La nutrición en el punto de mira
Teniendo en cuenta que el 50% de las muertes que se producen en el mundo son atribuibles a enfermedades relacionadas con la inflamación, tiene sentido querer hacer todo lo posible por prevenirla o reducirla. Por eso surgen todos esos artículos que colocan a algún alimento casi como antídoto mágico, a menudo con poca base científica. ¿Hay algún alimento que nos pueda salvar de la inflamación crónica? “Antes de preocuparse en saber cuáles son los alimentos, nutrientes, compuestos bioactivos y dietas con capacidad de reducir o resolver la inflamación”, Carrera-Bastos recomienda fijarse en los principales promotores de un estado inflamatorio crónico de bajo grado e intentar actuar ahí en primer lugar: la contaminación, el tabaco, el sueño inadecuado, el estrés psicológico, la inactividad física, la obesidad y una dieta incorrecta.

“En ese sentido, y de acuerdo con varios estudios de intervención y epidemiológicos, las intervenciones no farmacológicas que previenen, reducen o resuelven la inflamación son dejar de fumar, algunas estrategias de control del estrés (como yoga, taichi, meditación o simplemente pasar más tiempo en espacios verdes), sueño adecuado, ejercicio físico, disminución de la grasa corporal (en especial la visceral, que está localizada principalmente en la cavidad abdominal junto a órganos como el hígado y el páncreas) y dieta sana, que aporte todos los nutrientes necesarios”, enumera. Es decir, antes de buscar antinflamatorios, mejor eliminar las fuentes de inflamación.

Después de haber intervenido en estos aspectos del estilo de vida, si se quiere se puede profundizar más en “estrategias nutricionales” específicas. Es decir, más que superalimentos de cualidades cuasimágicas, sería más conveniente centrarse en la alimentación en general. “Hay dietas que favorecen la inflamación y otras que se asocian a una disminución de estos mediadores inflamatorios en los pacientes, de la que por supuesto la dieta mediterránea es el exponente principal”, indica Jaime Millán.

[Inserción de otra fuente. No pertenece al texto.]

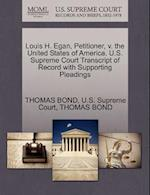 Louis H. Egan, Petitioner, V. the United States of America. U.S. Supreme Court Transcript of Record with Supporting Pleadings af Thomas Bond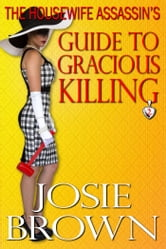 The Housewife Assassin's Guide to Gracious Killing - Book 2 - The Housewife Assassin Series ebook by Josie Brown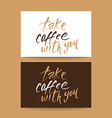 take coffee with you lettering vector image vector image
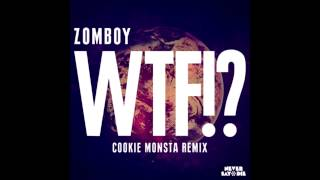 Zomboy - WTF!? (Cookie Monsta Remix)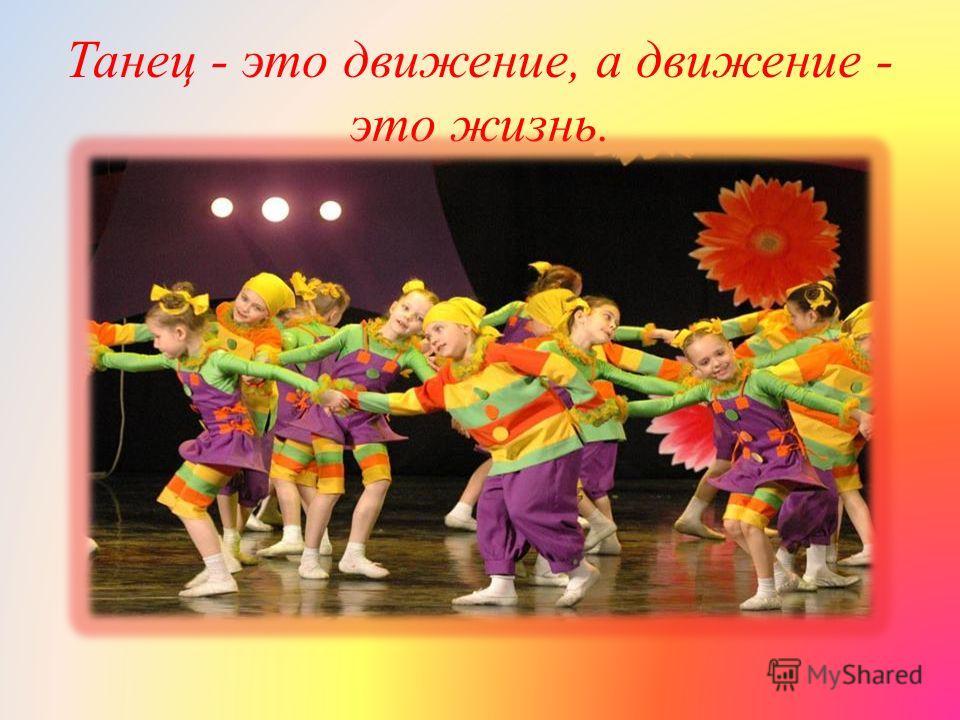 Танец - это движение, а движение - это жизнь.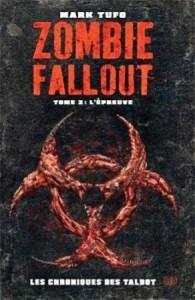 Zombie Fallout #2 – L'épreuve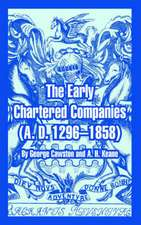 The Early Chartered Companies:  A. D. 1296--1858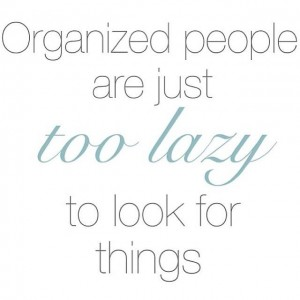 Organized People are just too lazy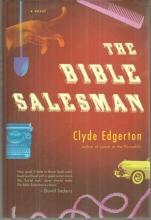 Bible Salesman A Novel Signed by Clyde Edgerton 2008 1st edition with Dustjacket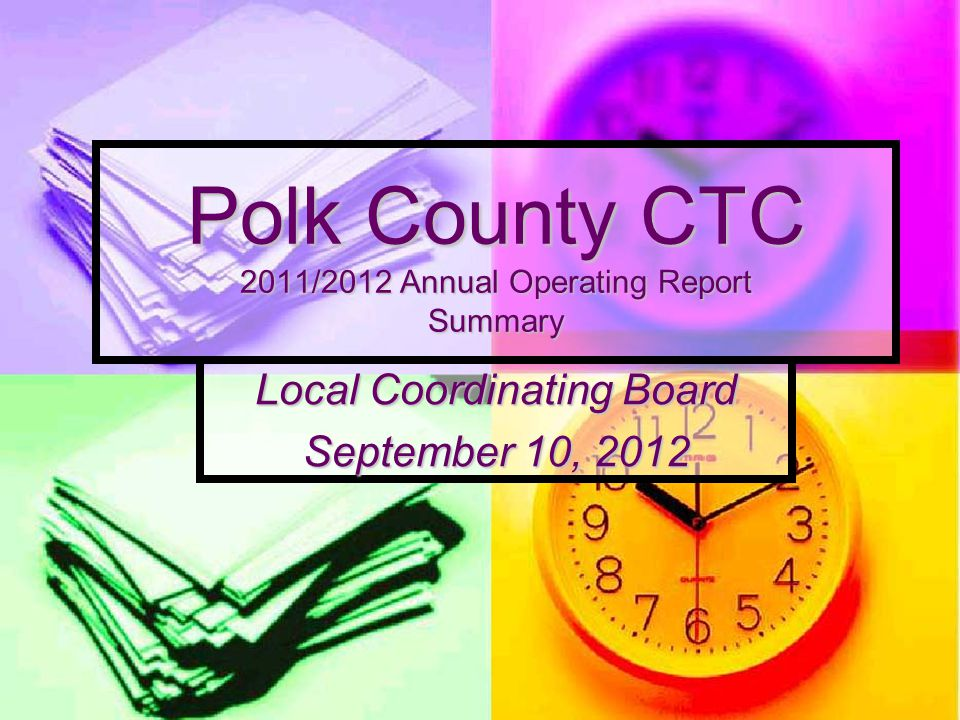Polk County CTC 2011/2012 Annual Operating Report Summary Local Coordinating Board September 10, 2012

Es en este ámbito, en el de la nutrición, en el que se están centrando numerosas investigaciones sobre la inflamación, explica el científico del CSIC, que confía en que en los próximos años se describan en detalle “las bacterias intestinales a partir de diferentes tipos de alimentos y su efecto sobre el sistema inmunitario. También se conocerá el efecto de las diferentes dietas sobre la composición de la microbiota intestinal”.

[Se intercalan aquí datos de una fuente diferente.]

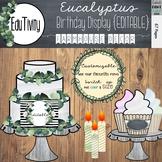 {Editable} Eucalyptus Birthday Display-Farmhouse Decor
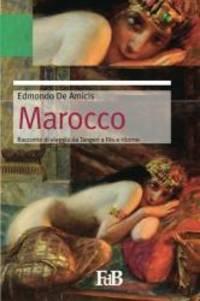 Marocco: Da Tangeri a Fes e ritorno Fiori di loto Volume 6 Italian Edition
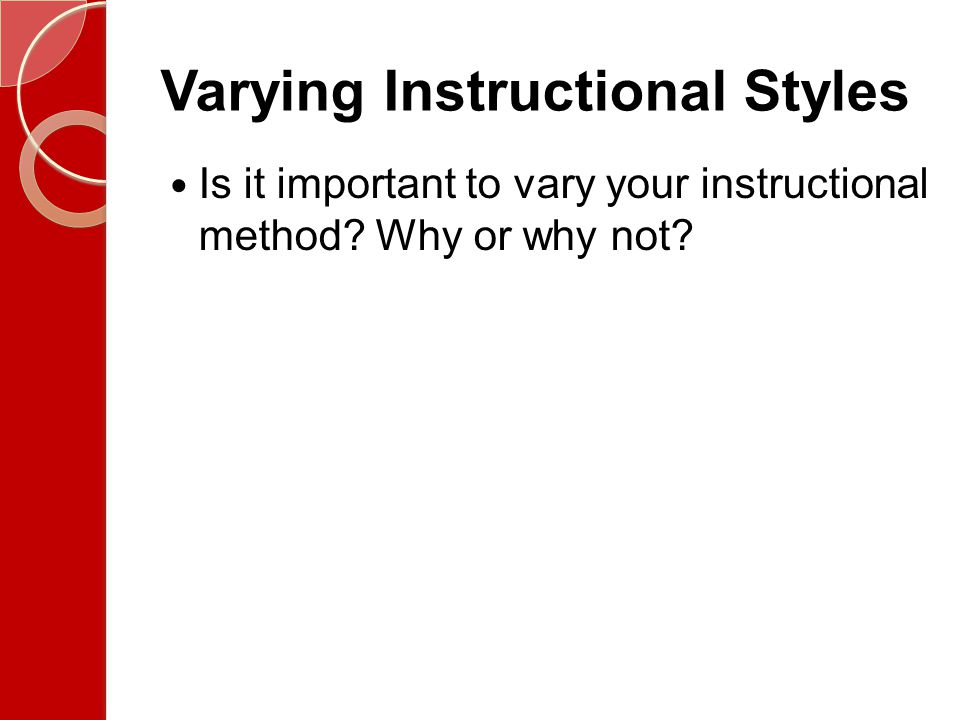Varying Instructional Styles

Como ejemplo, explica que la dieta rica en alimentos ultraprocesados “altera y disminuye la diversidad de la microbiota”, ya que se trata de alimentos que no necesitan tanto de las bacterias para ser digeridos y absorbidos, por lo que disminuyen los nutrientes disponibles para su supervivencia en el intestino. Esto tiene un efecto proinflamatorio, puesto que “a menor población de bacterias propias y beneficiosas, mayor posibilidad de ser colonizados por bacterias patogénicas que señalizan al sistema inmunitario y producen inflamación”, explica.

En cuanto a los nutrientes que parece que se van perfilando como mejores a la hora de combatir la inflamación, Carrera-Bastos menciona los ácidos grasos omega-3, “que ya han demostrado reducir varios parámetros analíticos de inflamación y mejorar el cuadro clínico de algunas enfermedades inflamatorias crónicas, como es el caso de la artritis reumatoide”. Aun así, antes de lanzarnos a alimentarnos de sardinas, caballa, salmón y jurel, es conveniente recordar su primer consejo: fijarnos en el resto de los promotores inflamatorios e intentar reducirlos si está en nuestra mano (no siempre es así). Las sardinas, al fin y al cabo, no son un elixir que vaya a neutralizar las horas que pasamos sentados o los efectos de vivir continuamente estresados.